*WHAT TO PRODUCE*: Transcribe the records exactly from the line with "Don't Hurt The Wall" to the end, both included.

*MATERIAL SHOWN*:
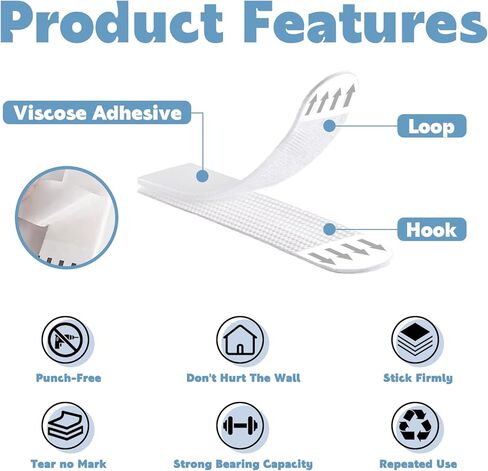 Product Features

Viscose Adhesive

Loop

Hook

Punch-Free

Don't Hurt The Wall

Stick Firmly

Tear no Mark

Strong Bearing Capacity

Repeated Use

*FINAL ANSWER*:
Don't Hurt The Wall

Stick Firmly

Tear no Mark

Strong Bearing Capacity

Repeated Use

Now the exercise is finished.